----- Text provided -----

Review by Jon Riccio


Nostalgia’s Possibility in Robert Fillman’s House Bird
I cannot think of a better reading environment than my childhood home, where I spent last winter and spring, for Robert Fillman’s House Bird (Terrapin Books, 2022). Several poems illuminate a neighborhood experiencing as many rites of passage as its speaker, domesticity and ekphrasis the salt by which Fillman’s readers step from porch to mailbox. A few years younger than me, Fillman’s allusions to rattails and Kurt Cobain cemented my early interest. I finished his collection certain he would have inherited my paper route had I been allowed one. Fillman’s specificities are foundational to reminiscence,
I suddenly think
of my grandfather’s coal cellar
in the back corner of his house,
how dark it seemed, the way the light
only shafted in from its one
narrow window, how at thirteen
I spent hours helping my pap crush
bags of aluminum cans we’d
later haul to the scrap yard, sell
for a few measly bucks,
(“Cleaning out the basement closet”)

-----

Given task 1 ▸ Which publisher released House Bird, according to the review?
The rows below the review are unrelated to it.

----- Provided records -----

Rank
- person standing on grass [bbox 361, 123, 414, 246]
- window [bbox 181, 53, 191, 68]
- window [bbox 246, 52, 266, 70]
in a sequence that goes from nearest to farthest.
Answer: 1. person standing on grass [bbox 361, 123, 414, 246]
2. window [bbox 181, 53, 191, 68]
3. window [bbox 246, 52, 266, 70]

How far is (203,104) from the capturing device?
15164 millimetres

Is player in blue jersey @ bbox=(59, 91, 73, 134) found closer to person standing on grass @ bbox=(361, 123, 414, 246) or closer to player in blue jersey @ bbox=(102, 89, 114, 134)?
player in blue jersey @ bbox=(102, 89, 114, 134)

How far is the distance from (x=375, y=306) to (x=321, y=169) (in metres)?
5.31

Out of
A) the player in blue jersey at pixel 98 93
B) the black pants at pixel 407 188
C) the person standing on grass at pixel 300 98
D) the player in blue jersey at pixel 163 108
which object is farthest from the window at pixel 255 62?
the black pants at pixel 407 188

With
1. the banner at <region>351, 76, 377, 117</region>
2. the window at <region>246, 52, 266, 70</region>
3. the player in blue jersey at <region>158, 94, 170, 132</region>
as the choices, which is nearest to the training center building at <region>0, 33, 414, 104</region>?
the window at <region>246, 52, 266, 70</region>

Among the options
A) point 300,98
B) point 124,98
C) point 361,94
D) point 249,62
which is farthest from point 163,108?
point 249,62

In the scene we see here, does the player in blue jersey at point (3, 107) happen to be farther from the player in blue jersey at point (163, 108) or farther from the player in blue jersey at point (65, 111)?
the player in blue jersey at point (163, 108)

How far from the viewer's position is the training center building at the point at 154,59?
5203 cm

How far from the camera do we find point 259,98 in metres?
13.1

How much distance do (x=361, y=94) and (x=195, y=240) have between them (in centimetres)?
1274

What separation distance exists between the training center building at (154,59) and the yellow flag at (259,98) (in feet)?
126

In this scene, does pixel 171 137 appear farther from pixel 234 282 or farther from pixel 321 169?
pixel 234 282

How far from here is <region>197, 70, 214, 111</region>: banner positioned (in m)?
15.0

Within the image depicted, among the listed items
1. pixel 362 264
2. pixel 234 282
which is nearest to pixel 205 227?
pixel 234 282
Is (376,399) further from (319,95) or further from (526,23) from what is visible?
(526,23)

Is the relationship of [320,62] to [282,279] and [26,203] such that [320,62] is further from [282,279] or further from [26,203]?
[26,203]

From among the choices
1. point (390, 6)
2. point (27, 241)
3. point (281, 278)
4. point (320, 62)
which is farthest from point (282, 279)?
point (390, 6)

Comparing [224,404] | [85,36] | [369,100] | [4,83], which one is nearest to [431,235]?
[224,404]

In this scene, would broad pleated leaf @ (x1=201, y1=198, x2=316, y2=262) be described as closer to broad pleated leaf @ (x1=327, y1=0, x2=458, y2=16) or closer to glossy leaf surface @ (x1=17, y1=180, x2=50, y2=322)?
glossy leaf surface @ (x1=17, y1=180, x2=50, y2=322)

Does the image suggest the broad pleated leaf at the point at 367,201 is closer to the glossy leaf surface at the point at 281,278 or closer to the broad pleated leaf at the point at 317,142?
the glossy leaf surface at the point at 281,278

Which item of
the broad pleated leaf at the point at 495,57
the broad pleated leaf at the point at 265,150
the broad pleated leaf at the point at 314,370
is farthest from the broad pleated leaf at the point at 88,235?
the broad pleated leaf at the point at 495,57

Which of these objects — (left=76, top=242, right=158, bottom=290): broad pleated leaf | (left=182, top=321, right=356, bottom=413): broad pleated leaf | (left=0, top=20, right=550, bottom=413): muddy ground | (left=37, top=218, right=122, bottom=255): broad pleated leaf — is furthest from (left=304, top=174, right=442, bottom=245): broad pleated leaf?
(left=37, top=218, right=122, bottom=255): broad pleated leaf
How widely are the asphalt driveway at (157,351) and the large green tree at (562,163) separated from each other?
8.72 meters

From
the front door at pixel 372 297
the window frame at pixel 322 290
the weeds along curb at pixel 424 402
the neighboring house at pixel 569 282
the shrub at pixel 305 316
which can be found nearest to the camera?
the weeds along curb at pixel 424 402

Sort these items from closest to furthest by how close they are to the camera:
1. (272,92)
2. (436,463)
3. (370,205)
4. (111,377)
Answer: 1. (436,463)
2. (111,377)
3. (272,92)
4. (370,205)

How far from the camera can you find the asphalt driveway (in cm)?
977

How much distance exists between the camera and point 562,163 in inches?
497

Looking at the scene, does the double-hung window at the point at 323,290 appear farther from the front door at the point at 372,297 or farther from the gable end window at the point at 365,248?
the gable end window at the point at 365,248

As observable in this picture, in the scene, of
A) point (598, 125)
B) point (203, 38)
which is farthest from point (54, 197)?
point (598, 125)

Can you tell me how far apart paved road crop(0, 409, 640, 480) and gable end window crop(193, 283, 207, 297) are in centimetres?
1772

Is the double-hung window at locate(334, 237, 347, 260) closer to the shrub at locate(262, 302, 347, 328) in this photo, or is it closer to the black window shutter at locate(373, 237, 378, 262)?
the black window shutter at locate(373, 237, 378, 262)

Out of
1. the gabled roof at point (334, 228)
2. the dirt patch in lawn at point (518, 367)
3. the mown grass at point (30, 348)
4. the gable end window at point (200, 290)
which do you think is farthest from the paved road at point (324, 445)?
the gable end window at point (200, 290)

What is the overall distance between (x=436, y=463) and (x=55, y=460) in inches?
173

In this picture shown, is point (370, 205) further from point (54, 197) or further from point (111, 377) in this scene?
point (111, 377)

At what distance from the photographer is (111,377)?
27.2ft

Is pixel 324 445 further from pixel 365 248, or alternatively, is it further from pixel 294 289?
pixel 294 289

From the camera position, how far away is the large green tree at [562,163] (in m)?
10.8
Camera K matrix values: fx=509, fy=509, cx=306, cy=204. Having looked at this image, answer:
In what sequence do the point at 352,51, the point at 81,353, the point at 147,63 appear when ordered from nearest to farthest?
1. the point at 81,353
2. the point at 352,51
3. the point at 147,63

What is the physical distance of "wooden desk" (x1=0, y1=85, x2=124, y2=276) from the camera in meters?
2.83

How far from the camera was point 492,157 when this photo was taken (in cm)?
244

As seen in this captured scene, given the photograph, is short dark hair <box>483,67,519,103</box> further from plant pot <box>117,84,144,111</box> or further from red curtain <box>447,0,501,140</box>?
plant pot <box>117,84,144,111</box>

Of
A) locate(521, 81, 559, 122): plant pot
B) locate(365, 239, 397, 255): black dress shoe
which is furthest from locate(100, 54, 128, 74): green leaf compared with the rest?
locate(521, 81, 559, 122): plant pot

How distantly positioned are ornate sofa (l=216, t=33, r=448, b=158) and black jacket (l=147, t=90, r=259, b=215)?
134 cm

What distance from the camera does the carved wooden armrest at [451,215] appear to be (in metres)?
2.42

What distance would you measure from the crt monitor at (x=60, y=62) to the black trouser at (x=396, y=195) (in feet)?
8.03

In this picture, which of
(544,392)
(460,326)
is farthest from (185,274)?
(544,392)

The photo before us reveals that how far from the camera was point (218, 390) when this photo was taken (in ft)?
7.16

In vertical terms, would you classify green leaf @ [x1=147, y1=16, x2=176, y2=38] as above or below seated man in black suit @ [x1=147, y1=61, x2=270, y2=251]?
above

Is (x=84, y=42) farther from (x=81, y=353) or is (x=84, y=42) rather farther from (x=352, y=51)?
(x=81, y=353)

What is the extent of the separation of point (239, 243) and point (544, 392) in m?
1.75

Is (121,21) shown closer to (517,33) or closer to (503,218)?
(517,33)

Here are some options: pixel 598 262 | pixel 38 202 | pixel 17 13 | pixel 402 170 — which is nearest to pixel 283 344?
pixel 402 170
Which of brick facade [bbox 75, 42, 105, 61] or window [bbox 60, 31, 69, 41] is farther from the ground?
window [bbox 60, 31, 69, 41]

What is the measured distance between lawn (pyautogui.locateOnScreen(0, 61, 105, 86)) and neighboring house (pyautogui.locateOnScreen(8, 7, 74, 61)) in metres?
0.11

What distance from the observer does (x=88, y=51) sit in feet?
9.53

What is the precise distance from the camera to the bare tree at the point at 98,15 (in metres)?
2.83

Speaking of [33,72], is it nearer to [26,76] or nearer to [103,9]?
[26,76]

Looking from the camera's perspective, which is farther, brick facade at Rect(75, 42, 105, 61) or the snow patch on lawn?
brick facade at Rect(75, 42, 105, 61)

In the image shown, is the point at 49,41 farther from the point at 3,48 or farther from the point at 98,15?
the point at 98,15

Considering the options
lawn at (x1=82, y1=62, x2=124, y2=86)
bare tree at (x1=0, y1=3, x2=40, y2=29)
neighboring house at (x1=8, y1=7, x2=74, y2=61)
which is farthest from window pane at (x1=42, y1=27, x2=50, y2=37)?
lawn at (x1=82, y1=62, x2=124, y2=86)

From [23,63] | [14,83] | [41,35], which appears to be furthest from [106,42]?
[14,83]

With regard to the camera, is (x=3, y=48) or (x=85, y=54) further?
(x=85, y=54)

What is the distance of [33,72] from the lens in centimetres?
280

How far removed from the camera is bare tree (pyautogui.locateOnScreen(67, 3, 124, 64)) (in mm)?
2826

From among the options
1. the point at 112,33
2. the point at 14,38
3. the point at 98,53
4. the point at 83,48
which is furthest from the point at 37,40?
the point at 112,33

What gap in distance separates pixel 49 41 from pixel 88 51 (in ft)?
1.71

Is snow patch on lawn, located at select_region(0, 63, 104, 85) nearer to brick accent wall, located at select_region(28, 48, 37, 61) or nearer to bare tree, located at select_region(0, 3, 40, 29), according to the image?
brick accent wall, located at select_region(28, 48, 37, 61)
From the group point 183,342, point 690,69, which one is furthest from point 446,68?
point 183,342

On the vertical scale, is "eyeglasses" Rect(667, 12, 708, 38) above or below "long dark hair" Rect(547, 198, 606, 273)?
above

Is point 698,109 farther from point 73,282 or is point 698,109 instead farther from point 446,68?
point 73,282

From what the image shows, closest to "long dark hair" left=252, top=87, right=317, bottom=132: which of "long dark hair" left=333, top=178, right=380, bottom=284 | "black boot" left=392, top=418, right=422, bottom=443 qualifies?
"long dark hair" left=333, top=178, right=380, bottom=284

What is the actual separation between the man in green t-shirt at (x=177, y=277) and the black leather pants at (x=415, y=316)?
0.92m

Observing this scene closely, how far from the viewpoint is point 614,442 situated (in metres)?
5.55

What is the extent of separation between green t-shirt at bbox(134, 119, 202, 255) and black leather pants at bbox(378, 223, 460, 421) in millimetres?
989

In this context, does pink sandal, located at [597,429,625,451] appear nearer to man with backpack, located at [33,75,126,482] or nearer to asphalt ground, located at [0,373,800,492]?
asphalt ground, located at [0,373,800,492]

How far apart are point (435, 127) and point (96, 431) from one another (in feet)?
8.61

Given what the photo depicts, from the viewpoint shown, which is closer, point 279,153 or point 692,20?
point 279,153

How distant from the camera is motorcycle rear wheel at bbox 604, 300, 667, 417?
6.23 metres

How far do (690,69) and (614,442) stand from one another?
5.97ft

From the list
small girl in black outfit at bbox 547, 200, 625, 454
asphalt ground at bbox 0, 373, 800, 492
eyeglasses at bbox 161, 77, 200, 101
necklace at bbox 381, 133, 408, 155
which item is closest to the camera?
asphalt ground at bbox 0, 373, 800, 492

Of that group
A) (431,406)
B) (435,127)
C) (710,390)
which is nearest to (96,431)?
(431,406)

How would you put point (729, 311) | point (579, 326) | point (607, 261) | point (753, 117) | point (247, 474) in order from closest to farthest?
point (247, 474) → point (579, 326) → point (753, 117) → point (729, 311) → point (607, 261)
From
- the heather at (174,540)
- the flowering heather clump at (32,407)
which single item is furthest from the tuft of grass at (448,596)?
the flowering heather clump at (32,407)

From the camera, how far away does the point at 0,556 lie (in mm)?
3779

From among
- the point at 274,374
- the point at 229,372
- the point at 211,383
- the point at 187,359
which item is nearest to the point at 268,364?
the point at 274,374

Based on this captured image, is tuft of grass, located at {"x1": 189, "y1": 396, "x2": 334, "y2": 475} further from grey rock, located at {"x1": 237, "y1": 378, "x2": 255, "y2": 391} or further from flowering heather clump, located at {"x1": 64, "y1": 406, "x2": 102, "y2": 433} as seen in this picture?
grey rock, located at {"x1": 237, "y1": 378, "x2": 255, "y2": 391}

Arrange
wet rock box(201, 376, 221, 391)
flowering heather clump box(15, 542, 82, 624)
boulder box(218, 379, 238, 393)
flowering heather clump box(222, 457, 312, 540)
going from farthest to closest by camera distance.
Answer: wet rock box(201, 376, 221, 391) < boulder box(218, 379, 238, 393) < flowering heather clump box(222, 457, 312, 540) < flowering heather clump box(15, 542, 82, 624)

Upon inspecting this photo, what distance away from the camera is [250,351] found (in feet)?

-----

Given task 2 ▸ Please retype the rows, beginning at their first line and stopping after the line that contains "15164 millimetres".

Written response 1 ▸ Terrapin Books

Written response 2 ▸
Rank
- person standing on grass [bbox 361, 123, 414, 246]
- window [bbox 181, 53, 191, 68]
- window [bbox 246, 52, 266, 70]
in a sequence that goes from nearest to farthest.
Answer: 1. person standing on grass [bbox 361, 123, 414, 246]
2. window [bbox 181, 53, 191, 68]
3. window [bbox 246, 52, 266, 70]

How far is (203,104) from the capturing device?
15164 millimetres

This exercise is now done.